» **WORK TASK A**
List every kind of dish that the Silk Road Cooking passage names as found from Xi'an to Samarkand and on to Italy.
» **WORK TASK B**
Answer these questions from the Silk Road Cooking passage:
(i) What name is the ancient network of trading routes known by today?
(ii) Besides the caravan trails, what routes later carried foods between civilizations?
(iii) What three kinds of place on the Silk Road does the passage mention?

SELECTED EXCERPT Block Start

Skip to main content
Program Book
Silk Road Cooking: A Culinary Journey

Join me on a voyage of culinary discovery that stretches through the ages and across half the world, from China in the east to Persia and on to the Mediterranean in the west, along the ancient network of trading routes known today as the Silk Road. Each place on the Silk Road itself, be it splendid city, rich trading town, or green oasis, has its own distinctive character and culture and yet is linked across desert and mountain to every other place. The same is true of salads, soups, breads, rice, kabobs, and pastries from Xi'an to Samarkand, from Isfahan to Istanbul and then northwest to Italy. It was along the caravan trails (and later the sea routes) that vegetables, fruits, grains, and seasonings — and the techniques for cooking them — passed from one civilization to another, to be absorbed and transformed into local specialties.

SELECTED EXCERPT Block End
DATA SHOWN Block Start

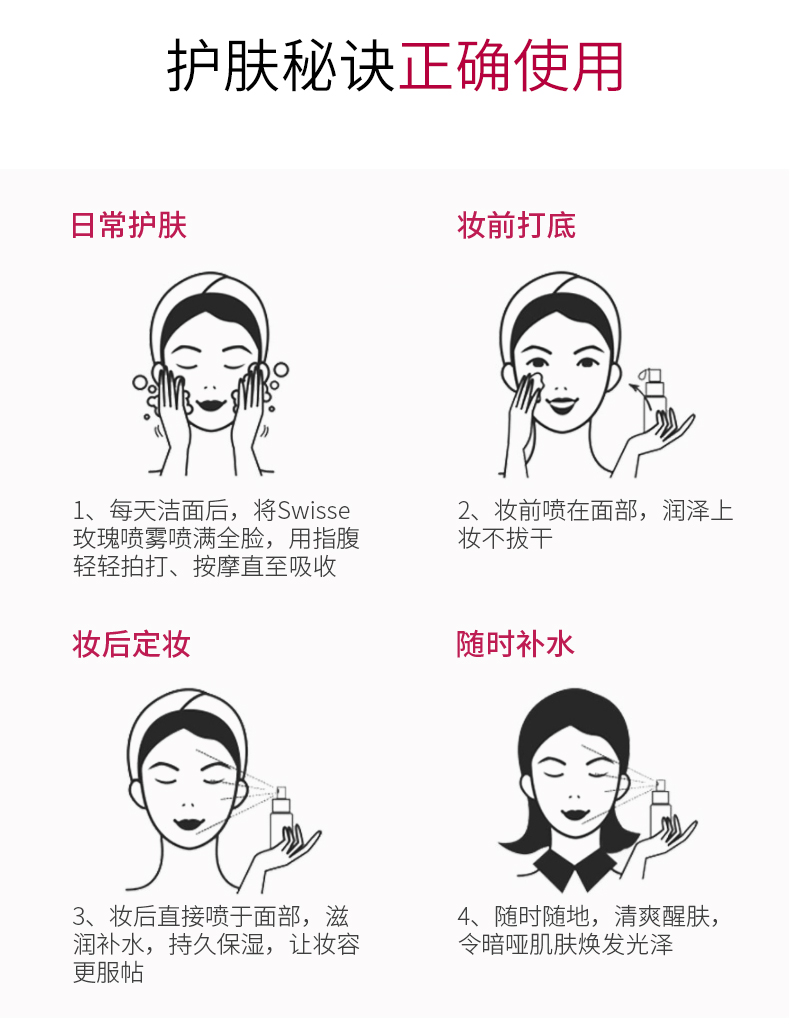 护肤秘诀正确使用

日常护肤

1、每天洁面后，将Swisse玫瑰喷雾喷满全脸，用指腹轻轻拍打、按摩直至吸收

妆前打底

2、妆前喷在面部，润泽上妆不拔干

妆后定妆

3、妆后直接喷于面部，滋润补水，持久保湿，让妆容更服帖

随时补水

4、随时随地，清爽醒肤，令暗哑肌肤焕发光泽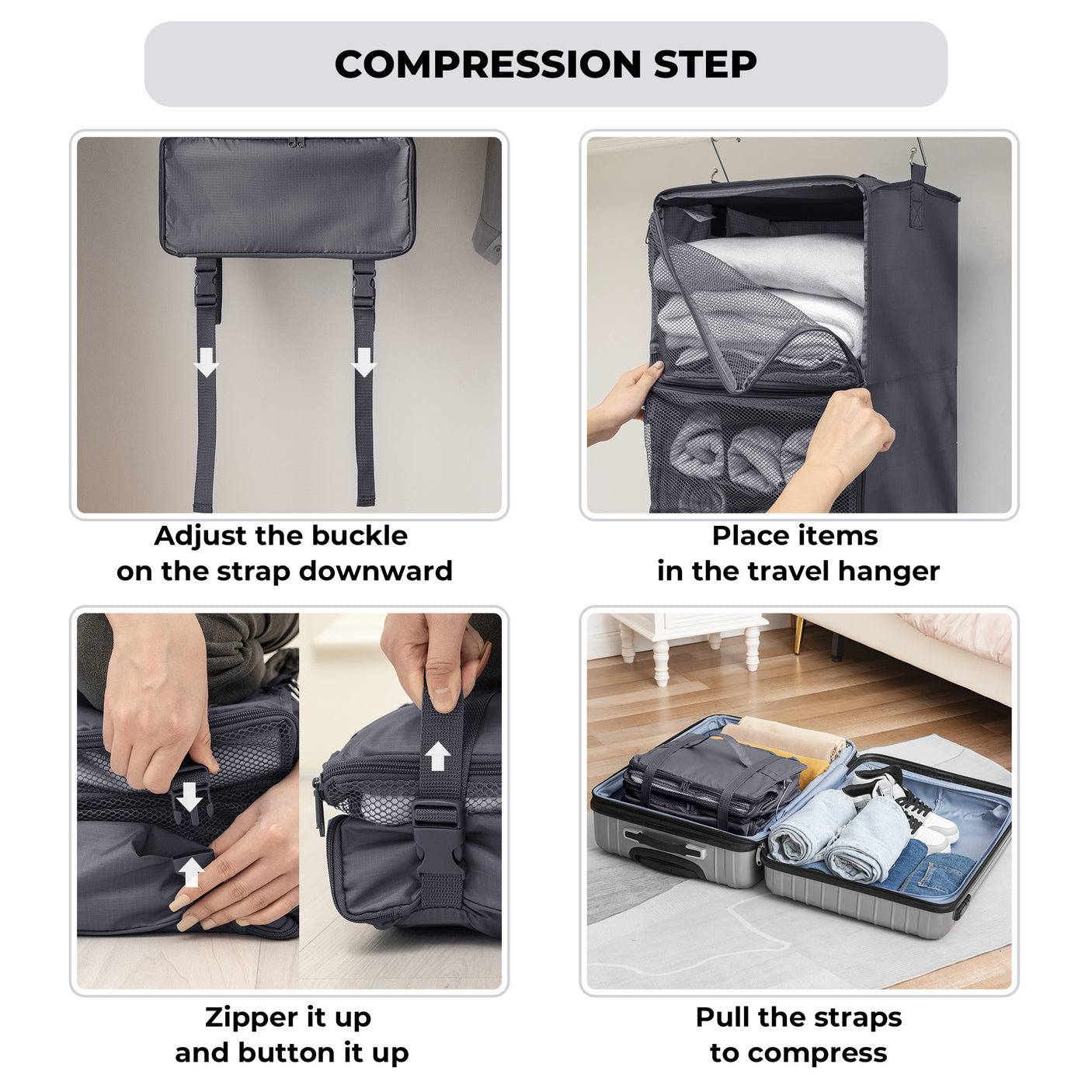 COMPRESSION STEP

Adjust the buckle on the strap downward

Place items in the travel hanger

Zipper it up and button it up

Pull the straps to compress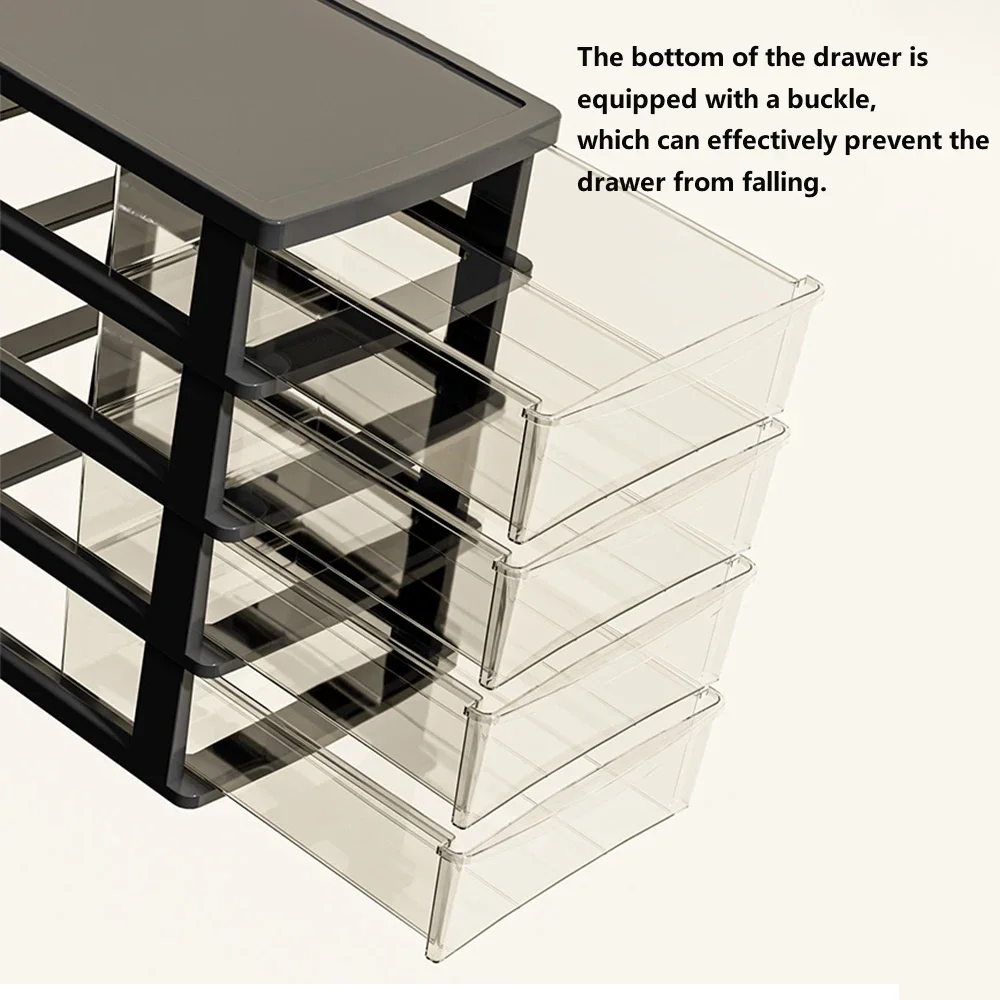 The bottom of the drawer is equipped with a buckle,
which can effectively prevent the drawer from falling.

DATA SHOWN Block End

» **EXPECTED ANSWER A**
Salads, soups, breads, rice, kabobs, and pastries.

» **EXPECTED ANSWER B**
(i) The Silk Road.
(ii) The sea routes.
(iii) Splendid city, rich trading town, and green oasis.